Der Standard: Wiener Hungertage: „Kalorien, das is von was man stirbt“

Ronald Pohl, DER STANDARD, 14.5.2013

Mit der Theatralisierung des Nachkriegsromans „Die Kinder von Wien“ im Rahmen der Festwochen gedenkt man auch des Autors Robert Neumann

Anna Maria Krassnigg bahnt sich einen Weg durchs Sprachdickicht.

Wien – Der Kriegslärm ist verstummt. Eine Handvoll Kinder hat sich 1945 in einem Kellerloch verkrochen. Die Antihelden dieser Situation am Nullpunkt tragen die seltsamsten Namen: „Jid“, „Goi“ und „Curls“. Ein Mädchen in dieser Kellergemeinschaft heißt „Ate“, eine Abkürzung von Adeltraud. Wenn sich Adeltraud ihrer großdeutschen Vergangenheit entsinnt, wird ihr, um mit Jandl zu sprechen, ganz „pfingstig ums heil“ (sic!): „Ich mag große Sachen. Wo man in den Augen nass wird, und ,Heil‘ , und man kann nicht schlucken, so groß ist alles. Oder der Führer. Groß!“

Sie alle sind Geschöpfe des aus Wien gebürtigen Autors und Publizisten Robert Neumann (1897-1975). Der Roman Die Kinder von Wien gehört zu den beinahe vergessenen Klassikern der österreichischen Nachkriegsliteratur. Regisseurin Anna Maria Krassnigg zeigt im Rahmen der Wiener Festwochen eine Theaterfassung in zwei Teilen. Der Auftaktabend ist in der Expedithalle der ehemaligen Ankerbrotfabrik ab morgen, 20 Uhr, zu sehen.

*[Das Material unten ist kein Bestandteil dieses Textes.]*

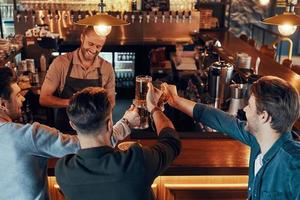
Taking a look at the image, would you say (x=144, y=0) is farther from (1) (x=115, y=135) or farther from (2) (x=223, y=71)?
(1) (x=115, y=135)

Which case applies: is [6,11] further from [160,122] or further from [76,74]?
[160,122]

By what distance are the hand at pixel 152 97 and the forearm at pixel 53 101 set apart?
1262 mm

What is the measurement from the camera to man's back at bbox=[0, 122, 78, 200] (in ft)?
5.96

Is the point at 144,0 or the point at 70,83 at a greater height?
the point at 144,0

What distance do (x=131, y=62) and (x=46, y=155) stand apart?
6.40 meters

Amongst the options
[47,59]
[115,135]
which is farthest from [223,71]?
[47,59]

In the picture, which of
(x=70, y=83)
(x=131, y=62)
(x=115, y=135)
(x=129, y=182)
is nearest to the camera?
(x=129, y=182)

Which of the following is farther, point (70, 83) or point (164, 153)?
point (70, 83)

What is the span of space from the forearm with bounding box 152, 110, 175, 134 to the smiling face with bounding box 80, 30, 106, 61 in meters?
1.49

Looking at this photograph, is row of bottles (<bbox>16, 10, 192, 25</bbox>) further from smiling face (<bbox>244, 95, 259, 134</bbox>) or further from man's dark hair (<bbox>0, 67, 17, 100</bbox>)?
smiling face (<bbox>244, 95, 259, 134</bbox>)

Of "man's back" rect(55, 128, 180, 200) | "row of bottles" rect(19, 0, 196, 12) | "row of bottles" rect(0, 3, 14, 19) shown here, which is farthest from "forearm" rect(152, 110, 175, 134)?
"row of bottles" rect(0, 3, 14, 19)

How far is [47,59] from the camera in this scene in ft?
19.4

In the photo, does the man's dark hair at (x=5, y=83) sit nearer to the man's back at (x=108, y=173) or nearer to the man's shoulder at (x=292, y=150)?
the man's back at (x=108, y=173)

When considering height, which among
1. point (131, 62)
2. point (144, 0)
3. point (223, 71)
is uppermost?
point (144, 0)
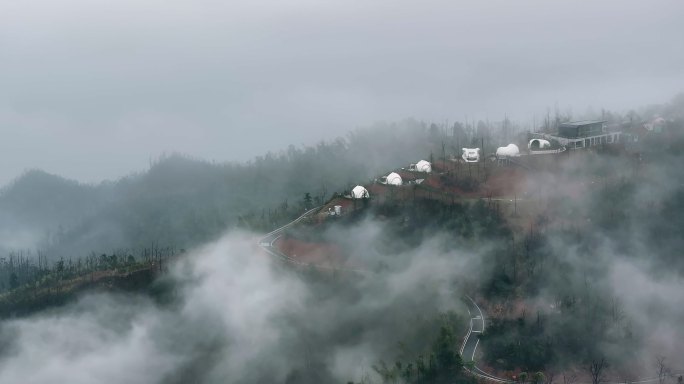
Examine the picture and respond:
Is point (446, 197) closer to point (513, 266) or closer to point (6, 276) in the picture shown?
point (513, 266)

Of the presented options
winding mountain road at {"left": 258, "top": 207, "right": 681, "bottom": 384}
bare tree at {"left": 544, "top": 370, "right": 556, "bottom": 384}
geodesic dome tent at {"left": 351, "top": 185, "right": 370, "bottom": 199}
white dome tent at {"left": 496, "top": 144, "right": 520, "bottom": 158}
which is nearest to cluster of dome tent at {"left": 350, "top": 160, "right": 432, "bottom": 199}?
geodesic dome tent at {"left": 351, "top": 185, "right": 370, "bottom": 199}

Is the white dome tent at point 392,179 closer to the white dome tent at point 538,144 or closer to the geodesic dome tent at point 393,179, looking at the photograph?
the geodesic dome tent at point 393,179

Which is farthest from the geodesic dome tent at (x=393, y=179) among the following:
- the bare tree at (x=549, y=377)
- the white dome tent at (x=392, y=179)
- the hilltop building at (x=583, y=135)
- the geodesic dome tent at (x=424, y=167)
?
the bare tree at (x=549, y=377)

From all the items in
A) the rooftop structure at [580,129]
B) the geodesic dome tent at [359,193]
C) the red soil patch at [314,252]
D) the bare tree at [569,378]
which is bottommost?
the bare tree at [569,378]

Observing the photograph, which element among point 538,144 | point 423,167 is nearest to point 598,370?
point 423,167

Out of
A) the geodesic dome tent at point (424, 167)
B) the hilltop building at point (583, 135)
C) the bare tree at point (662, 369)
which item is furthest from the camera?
the hilltop building at point (583, 135)

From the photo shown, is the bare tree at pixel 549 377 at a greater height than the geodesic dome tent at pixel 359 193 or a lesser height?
lesser

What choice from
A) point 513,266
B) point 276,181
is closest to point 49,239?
point 276,181
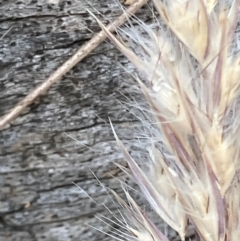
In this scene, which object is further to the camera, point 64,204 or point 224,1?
point 64,204

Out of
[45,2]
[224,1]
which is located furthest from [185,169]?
[45,2]

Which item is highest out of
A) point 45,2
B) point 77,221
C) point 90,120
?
point 45,2

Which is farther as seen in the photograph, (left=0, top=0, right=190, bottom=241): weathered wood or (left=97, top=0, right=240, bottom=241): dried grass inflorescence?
(left=0, top=0, right=190, bottom=241): weathered wood

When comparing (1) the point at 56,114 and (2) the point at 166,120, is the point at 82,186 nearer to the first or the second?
(1) the point at 56,114

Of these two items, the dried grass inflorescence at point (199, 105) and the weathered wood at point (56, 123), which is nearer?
→ the dried grass inflorescence at point (199, 105)
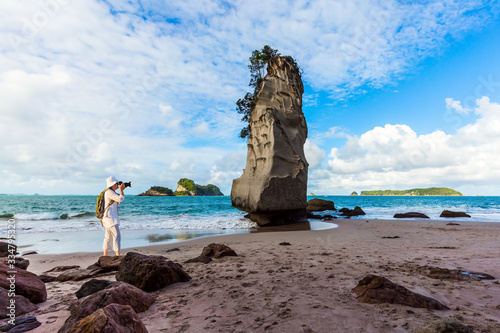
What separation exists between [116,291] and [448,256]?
7287 mm

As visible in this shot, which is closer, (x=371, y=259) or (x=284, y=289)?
(x=284, y=289)

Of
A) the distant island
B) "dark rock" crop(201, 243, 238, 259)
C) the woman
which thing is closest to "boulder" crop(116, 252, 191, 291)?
"dark rock" crop(201, 243, 238, 259)

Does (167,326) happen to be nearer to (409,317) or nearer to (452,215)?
(409,317)

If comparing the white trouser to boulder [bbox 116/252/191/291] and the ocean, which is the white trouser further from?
the ocean

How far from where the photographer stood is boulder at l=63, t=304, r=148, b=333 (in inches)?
80.0

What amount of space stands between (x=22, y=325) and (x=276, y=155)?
14648mm

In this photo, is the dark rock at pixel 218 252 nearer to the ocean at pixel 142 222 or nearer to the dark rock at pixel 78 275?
the dark rock at pixel 78 275

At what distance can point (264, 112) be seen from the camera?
17781 mm

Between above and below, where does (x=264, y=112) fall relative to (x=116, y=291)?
above

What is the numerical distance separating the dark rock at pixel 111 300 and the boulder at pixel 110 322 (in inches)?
27.7

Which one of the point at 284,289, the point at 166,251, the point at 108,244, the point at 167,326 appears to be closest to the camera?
the point at 167,326

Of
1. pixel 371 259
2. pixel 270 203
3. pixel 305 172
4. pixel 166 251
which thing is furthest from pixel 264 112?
pixel 371 259

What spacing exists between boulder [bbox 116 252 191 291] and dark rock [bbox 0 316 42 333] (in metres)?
1.30

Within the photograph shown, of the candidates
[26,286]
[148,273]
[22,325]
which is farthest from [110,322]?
[26,286]
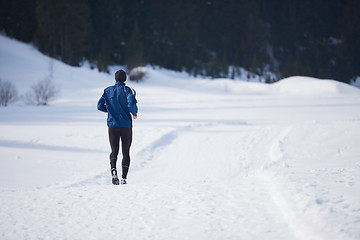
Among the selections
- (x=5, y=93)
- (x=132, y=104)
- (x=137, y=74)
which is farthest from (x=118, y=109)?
(x=137, y=74)

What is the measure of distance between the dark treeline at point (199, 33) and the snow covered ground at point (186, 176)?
18.4 m

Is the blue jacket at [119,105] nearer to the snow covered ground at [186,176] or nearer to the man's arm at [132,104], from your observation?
the man's arm at [132,104]

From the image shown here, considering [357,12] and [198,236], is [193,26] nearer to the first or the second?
[357,12]

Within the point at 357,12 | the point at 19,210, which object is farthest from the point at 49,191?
the point at 357,12

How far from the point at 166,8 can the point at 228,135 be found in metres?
35.0

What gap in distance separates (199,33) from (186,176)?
138 feet

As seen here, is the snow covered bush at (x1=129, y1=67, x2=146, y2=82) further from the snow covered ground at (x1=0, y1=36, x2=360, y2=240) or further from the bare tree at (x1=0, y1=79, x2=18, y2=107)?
the bare tree at (x1=0, y1=79, x2=18, y2=107)

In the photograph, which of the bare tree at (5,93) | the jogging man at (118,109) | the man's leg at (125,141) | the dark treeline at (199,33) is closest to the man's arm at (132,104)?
the jogging man at (118,109)

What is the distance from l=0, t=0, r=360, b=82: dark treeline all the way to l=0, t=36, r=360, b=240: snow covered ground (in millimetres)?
18436

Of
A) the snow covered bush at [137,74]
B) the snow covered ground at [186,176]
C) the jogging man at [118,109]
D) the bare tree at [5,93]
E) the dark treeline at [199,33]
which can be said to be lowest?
the snow covered ground at [186,176]

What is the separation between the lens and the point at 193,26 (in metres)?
43.8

Neumann, sagt Krassnigg, „saß leidenschaftlich gerne zwischen den Stühlen.“ Seinen größten Erfolg landete der dichtende Abenteurer bereits in jungen Jahren. Doch zum Star wurde der Vielschreiber ausgerechnet mit einer Sammlung von Parodien. Mit fremden Federn erntete 1927 höchstes Lob von Thomas Mann.

Zwischen den Welten

1934 verließ Neumann Wien. Er machte sich in seiner Wahlheimat Großbritannien um die Literatur der Emigranten verdient. 1940 wurde er als „Enemy Alien“ interniert, doch ab 1942 erschienen insgesamt sechs Romane in englischer Sprache. Neumann bildete den Fall eines Graphomanen, dem die entscheidenden Dinge bemerkenswert leicht fielen. Als Die Kinder von Wien 1948 endlich auch auf Deutsch erschien, war die österreichische Rezeption des sprachlich ungemein originellen Werkes niederschmetternd.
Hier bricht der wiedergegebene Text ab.